Apr. 8--ON MOST NIGHTS, Anthony "Ant" Washington leaves his wife and children sleeping at home and goes over to his mother's house on Orianna Street near Dauphin, across from the baseball field, so he can wake up often in the wee hours, walk the field and make sure no one is messing with the miracle.
Responding to a Daily News report on how 10 years of city neglect ruined a youth baseball field at 4th and Dauphin streets, urban and suburban angels rushed to the rescue last week and saved the summer for 300 neighborhood children.
"This is amazing," said Washington, longtime Nelson Playground rec leader, standing on the resurrected field in the historically underserved Fairhill section of North Philadelphia, which has always been his home. "This looks like a completely different ball field."
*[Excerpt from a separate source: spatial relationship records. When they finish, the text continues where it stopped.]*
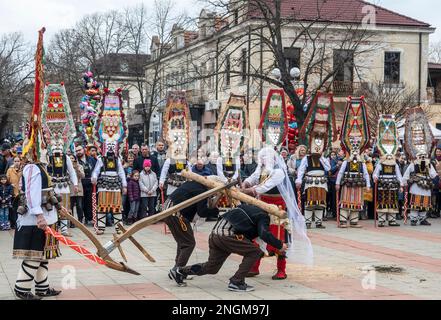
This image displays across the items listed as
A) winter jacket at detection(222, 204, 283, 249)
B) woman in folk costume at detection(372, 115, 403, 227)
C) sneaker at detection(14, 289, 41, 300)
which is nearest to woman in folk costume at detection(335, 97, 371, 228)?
woman in folk costume at detection(372, 115, 403, 227)

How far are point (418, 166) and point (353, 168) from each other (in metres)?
1.81

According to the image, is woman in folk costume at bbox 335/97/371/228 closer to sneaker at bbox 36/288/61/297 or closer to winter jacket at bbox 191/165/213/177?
winter jacket at bbox 191/165/213/177

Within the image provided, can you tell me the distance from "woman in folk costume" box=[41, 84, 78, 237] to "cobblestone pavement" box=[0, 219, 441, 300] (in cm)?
115

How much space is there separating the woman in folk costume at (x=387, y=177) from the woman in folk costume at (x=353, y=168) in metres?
0.43

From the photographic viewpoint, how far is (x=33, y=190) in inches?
317

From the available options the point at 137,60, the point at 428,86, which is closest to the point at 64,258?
the point at 137,60

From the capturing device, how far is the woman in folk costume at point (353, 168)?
1658cm

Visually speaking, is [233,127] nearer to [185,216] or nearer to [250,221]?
[185,216]

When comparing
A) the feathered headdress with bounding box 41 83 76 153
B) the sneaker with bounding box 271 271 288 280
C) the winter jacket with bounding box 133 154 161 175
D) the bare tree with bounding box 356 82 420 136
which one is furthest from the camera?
the bare tree with bounding box 356 82 420 136

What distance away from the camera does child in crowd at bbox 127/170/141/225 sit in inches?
666

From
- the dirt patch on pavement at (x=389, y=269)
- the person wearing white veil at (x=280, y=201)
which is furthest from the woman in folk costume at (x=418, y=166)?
the person wearing white veil at (x=280, y=201)

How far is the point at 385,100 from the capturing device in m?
32.9

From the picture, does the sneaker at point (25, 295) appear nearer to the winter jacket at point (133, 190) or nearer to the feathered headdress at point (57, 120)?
the feathered headdress at point (57, 120)

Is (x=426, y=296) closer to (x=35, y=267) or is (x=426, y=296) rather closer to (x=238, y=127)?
(x=35, y=267)
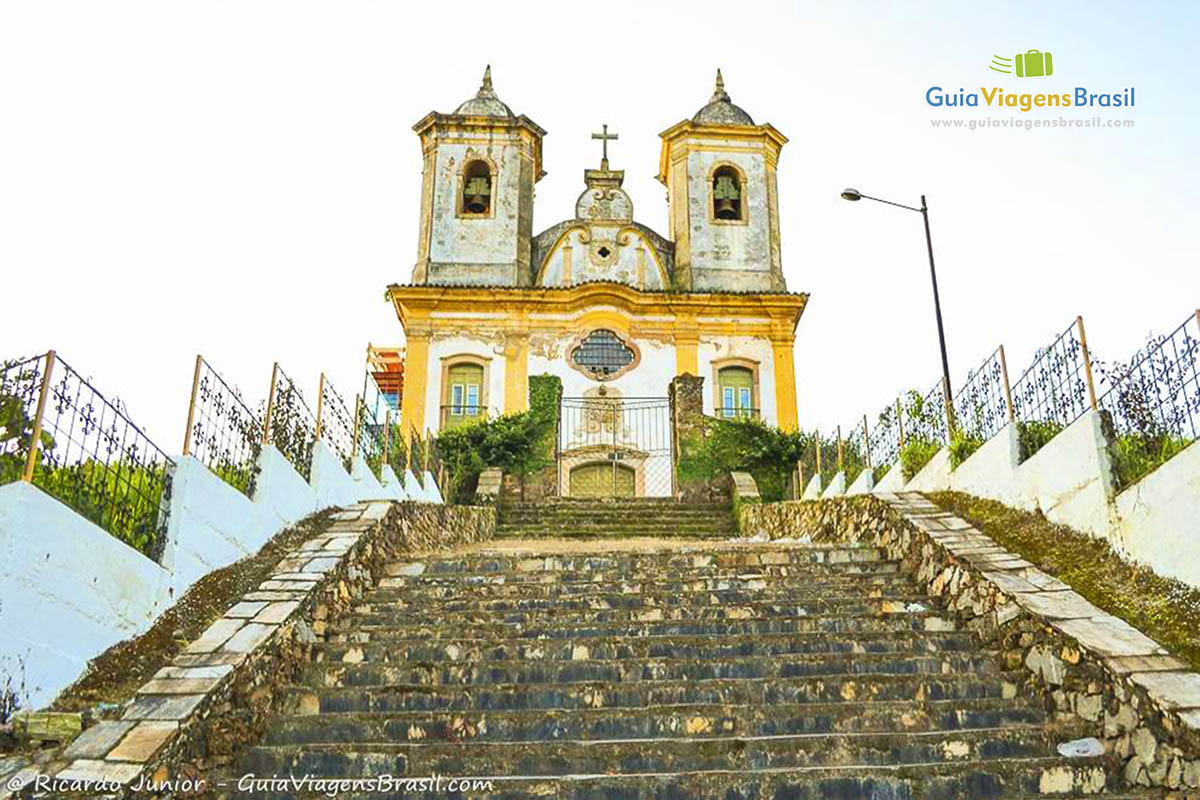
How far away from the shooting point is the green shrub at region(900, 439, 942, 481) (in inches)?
450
It is. Only two weeks ago, the field was a dangerous mess.
A deeply rutted footpath ran across the outfield from Leithgow Street to Orianna Street, carved into the turf by residents who removed bolts in the chain-link security gates and used the field as a short cut -- walking, biking, pushing strollers.
The danger of a child breaking a leg while chasing a fly ball across that trenchlike footpath made the field unplayable.
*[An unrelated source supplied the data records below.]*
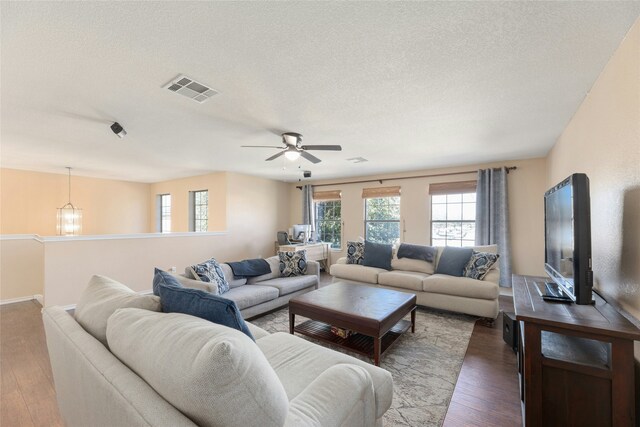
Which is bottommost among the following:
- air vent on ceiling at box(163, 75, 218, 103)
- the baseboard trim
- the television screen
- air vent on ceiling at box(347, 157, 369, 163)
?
the baseboard trim

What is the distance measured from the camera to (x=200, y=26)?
149 cm

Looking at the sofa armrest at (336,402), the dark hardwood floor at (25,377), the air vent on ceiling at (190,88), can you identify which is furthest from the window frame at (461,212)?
the dark hardwood floor at (25,377)

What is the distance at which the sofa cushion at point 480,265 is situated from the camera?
11.9 feet

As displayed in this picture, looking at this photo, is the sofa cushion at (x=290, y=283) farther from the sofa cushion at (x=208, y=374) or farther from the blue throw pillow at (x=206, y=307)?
the sofa cushion at (x=208, y=374)

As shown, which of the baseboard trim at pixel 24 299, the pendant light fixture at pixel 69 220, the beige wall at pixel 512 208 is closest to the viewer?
the baseboard trim at pixel 24 299

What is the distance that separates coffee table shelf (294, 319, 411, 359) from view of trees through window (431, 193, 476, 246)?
2795 millimetres

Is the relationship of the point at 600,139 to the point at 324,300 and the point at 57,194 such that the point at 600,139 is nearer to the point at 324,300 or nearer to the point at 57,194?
the point at 324,300

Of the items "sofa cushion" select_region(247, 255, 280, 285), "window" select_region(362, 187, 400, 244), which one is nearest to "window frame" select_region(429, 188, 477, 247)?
"window" select_region(362, 187, 400, 244)

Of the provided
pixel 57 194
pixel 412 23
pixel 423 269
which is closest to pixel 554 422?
pixel 412 23

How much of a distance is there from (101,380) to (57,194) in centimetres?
768

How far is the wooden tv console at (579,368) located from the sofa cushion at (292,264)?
121 inches

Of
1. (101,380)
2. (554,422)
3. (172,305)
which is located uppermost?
(172,305)

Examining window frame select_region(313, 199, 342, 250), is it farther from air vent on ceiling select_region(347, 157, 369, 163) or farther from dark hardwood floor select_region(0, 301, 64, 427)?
dark hardwood floor select_region(0, 301, 64, 427)

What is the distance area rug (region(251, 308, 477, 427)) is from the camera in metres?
1.83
Because the infield was built over the foundations of abandoned rowhouses on a demolished block of 4th Street, sinkholes sometimes develop, threatening to swallow base paths and the pitcher's mound.
Drug users discarded dozens of used syringes around the benches where the boys and girls, ages 4 to 14, will sit while waiting to bat.
All that changed dramatically after the Daily News story.